I have rigged hundreds and owned one and There are SO many pros and cons to this boats it hard to sway either way for me! I owned the exact combo mentioned and loved the room, it drafted nothing in the shallows, and beat you down even in the slightest chop!! You can get wet in ANY boat if you are not experienced in it.. I rarely got sprayed in the skiff only in pretty bad weather.. There is ZERO dry storage, but plenty of room for water tight totes.. I wouldnt recommend buying a brand new one cause resale is pretty low.. I bought an 08 in 09 for 16,000 with only 40 hours.. If you have any questons hit me up, i have an the marshes as well as 40 offshore in that boat!!! that 140 will push that boat around 43mph.. A 150 is a beast on that sled!!


----------



## Justin Timberleg (Jun 16, 2009)

Forgot to mention I was the 3rd owner in 50 hours..


----------



## SSST (Jun 9, 2011)

The one i owned was a V-series, looks like this model may keep you a little dryer, and yes boat operation has alot to do with staying dry, the one i had i never found a way, but this may be a whole new beast.


----------



## Bocephus (May 30, 2008)

If your quartering waves with a pretty good side wind....you're gonna get wet. I don't care if your in jon boat, or a $50,000 rig.

And if the waves are big enough you will get pounded no matter what boat you're in...or what style hull it has. 

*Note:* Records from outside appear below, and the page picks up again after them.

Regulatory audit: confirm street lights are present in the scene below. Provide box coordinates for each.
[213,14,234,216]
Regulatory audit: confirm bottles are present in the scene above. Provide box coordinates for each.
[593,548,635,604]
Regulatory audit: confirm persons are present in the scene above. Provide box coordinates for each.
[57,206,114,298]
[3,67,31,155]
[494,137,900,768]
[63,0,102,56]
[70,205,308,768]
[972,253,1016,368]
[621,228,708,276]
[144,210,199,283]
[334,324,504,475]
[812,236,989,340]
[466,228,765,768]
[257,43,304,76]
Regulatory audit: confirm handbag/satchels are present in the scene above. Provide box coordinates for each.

Some of you guys crack me up.....LMAO


----------



## bone (May 28, 2004)

actually mine 238DLV is fairly dry as long as you dont run flat out. it pounds but will not soak the entire crew the minute you leave the dock. we've had it offshore in 2 to 3's and never got a drop. just ran slow, 17-19mph. set up right it'll run on plane easily at that speed no need to touch the throttle. the resale value is something else, i've looked and cant find a 238 used for sale. these boats have a big following, maybe not on this site but others. i think they hold there value well.


----------



## yellowskeeter (Jul 18, 2008)

I had a 16 ft for a long time and even though the ride is a little rough, there was nothing that could hurt the boat. Very simple boat, no frills but then that is what makes this boat interesting. It will take a hell of a beating and for many generations to come. Sometimes simple is better and if that is what you are looking for in a boat then it should work well. I do know that these are heavily used commercially as well so that will tell you something. If you are doing it taking resale in mind, then look somehwere else, even though all boats are taking a horrible hit at this time


----------



## justletmein (Feb 11, 2006)

yellowskeeter said:


> I had a 16 ft for a long time and even though the ride is a little rough, there was nothing that could hurt the boat. Very simple boat, no frills but then that is what makes this boat interesting. It will take a hell of a beating and for many generations to come. Sometimes simple is better and if that is what you are looking for in a boat then it should work well. I do know that these are heavily used commercially as well so that will tell you something. If you are doing it taking resale in mind, then look somehwere else, even though all boats are taking a horrible hit at this time


I'm not all that concerned about resale as I plan to keep this boat for 15+ years until the last kid is gone, only then will I save up and pay cash for something really nice for myself. The only way resale might be important is in case of emergency if I need to unload it quickly.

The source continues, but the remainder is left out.